Short problem A
According to the ICUSTA passage, which university houses the council's headquarters?
Short problem B
Quote the ICUSTA passage starting at "International network of" and ending at "the five continents.".

Passage provided
■ ■ ■

International Council of Universities in the Spirit of Saint Thomas Aquinas
- Abbreviation: ICUSTA
- Formation: 1993
- Type: INGO
- Legal status: Association
- Headquarters: University of Saint Thomas
- Location: Montrose, Houston, U.S.;
- Members: 30 universities
- President: Hervé Magnouloux, President of Catholic Institute of Higher Studies – ICES
- Main organ: Assembly/conference
- Website: icusta.org

= International Council of Universities of Saint Thomas Aquinas =

International network of universities

The International Council of Universities in the Spirit of Saint Thomas Aquinas (Spanish: Consejo Internacional de Universidades en el Espíritu de Santo Tomás de Aquino) is a world-wide network of universities inspired by the thought of St. Thomas Aquinas. Generally known as ICUSTA, it promotes academic exchange between students, professors and researchers. ICUSTA unites some 23 universities, with over 200,000 students on the five continents.

==Mission==
ICUSTA has as its main mission, to unite all the Catholic universities based on the intellectual, pedagogical and methodologic principles of Thomism, the thought of Saint Thomas Aquinas, in order to create and to integrate university policies. This takes the form of increasing the interchange between students and professors, the development of joint plans between the various institutions and the sharing of information and programs.

■ ■ ■

Supplied material

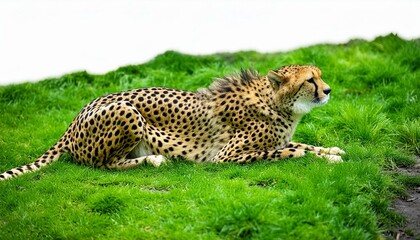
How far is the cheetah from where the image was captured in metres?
7.54

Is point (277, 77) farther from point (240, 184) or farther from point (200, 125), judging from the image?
point (240, 184)

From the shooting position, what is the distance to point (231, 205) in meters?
5.96

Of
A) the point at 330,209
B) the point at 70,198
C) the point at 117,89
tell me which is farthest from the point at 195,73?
the point at 330,209

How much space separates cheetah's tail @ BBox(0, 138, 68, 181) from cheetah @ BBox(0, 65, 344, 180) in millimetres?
10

■ ■ ■

Exercise response A
The University of Saint Thomas

Exercise response B
International network of universities

The International Council of Universities in the Spirit of Saint Thomas Aquinas (Spanish: Consejo Internacional de Universidades en el Espíritu de Santo Tomás de Aquino) is a world-wide network of universities inspired by the thought of St. Thomas Aquinas. Generally known as ICUSTA, it promotes academic exchange between students, professors and researchers. ICUSTA unites some 23 universities, with over 200,000 students on the five continents.